• Exercise description: From the data below, return the exact lines starting at the line containing "Enfants avec des" and ending at the line containing "timber boxes and crates conveyor belt", both included, and nothing else.

[Stored records]

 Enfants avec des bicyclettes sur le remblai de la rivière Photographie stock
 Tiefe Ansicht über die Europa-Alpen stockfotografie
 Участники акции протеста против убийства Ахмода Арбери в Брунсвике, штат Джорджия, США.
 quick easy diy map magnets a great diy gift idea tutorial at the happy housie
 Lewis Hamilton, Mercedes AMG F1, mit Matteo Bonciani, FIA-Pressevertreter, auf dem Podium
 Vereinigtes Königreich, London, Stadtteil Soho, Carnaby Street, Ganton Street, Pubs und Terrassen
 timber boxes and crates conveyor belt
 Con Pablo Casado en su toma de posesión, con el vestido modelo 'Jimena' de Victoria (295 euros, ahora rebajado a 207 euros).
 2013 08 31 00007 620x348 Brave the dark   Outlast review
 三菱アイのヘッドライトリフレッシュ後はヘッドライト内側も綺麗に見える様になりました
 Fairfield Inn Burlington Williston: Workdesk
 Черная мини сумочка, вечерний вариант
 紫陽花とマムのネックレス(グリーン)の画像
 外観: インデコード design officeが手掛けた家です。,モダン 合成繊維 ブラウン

* * *

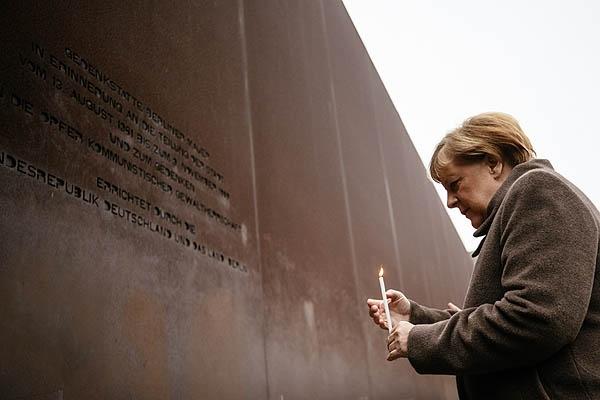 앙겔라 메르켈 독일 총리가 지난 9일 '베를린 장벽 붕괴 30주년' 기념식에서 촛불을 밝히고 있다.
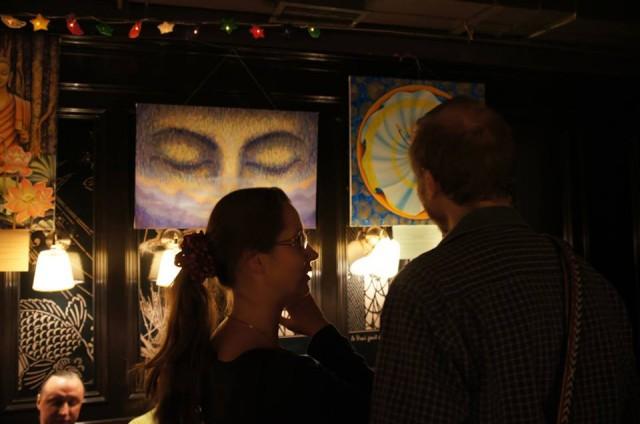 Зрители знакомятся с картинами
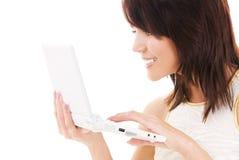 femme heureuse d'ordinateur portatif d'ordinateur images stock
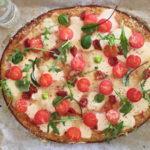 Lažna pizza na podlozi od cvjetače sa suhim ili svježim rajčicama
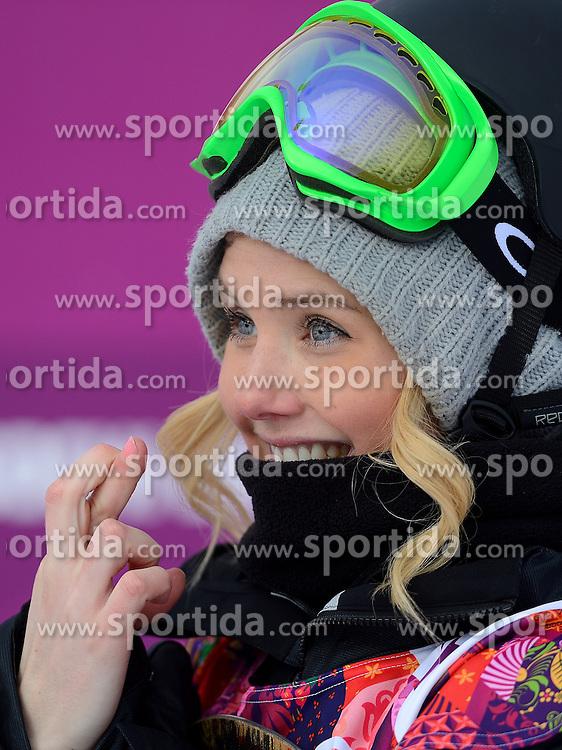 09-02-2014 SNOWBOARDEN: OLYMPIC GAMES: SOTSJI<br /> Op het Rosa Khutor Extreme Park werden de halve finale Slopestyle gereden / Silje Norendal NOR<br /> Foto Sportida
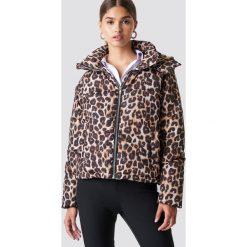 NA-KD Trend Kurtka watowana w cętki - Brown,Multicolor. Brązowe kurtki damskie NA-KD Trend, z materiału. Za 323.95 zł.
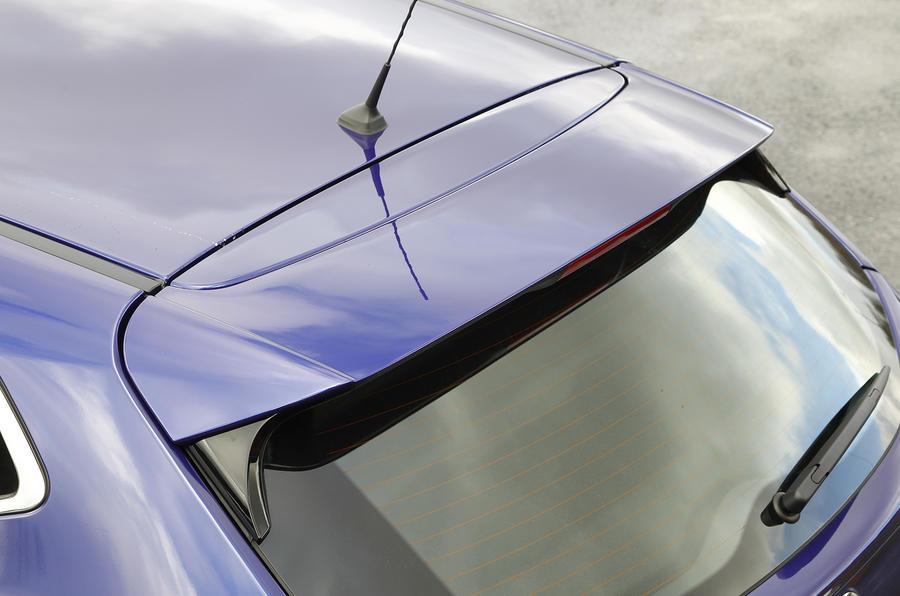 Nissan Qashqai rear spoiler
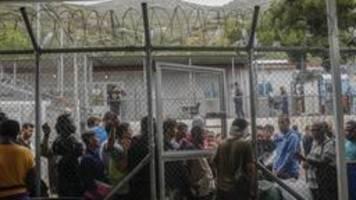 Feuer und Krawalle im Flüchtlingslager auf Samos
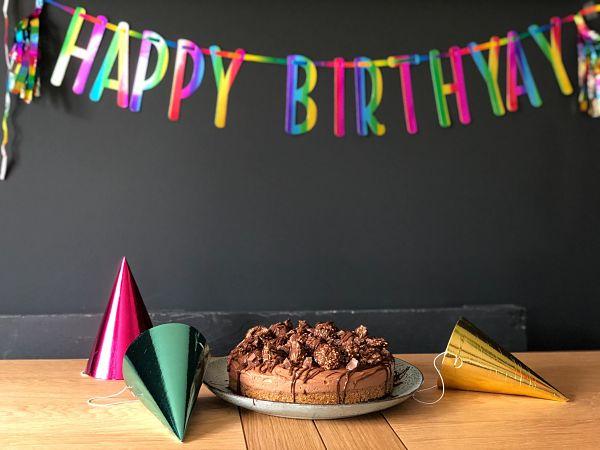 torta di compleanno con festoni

• Response box:
 Enfants avec des bicyclettes sur le remblai de la rivière Photographie stock
 Tiefe Ansicht über die Europa-Alpen stockfotografie
 Участники акции протеста против убийства Ахмода Арбери в Брунсвике, штат Джорджия, США.
 quick easy diy map magnets a great diy gift idea tutorial at the happy housie
 Lewis Hamilton, Mercedes AMG F1, mit Matteo Bonciani, FIA-Pressevertreter, auf dem Podium
 Vereinigtes Königreich, London, Stadtteil Soho, Carnaby Street, Ganton Street, Pubs und Terrassen
 timber boxes and crates conveyor belt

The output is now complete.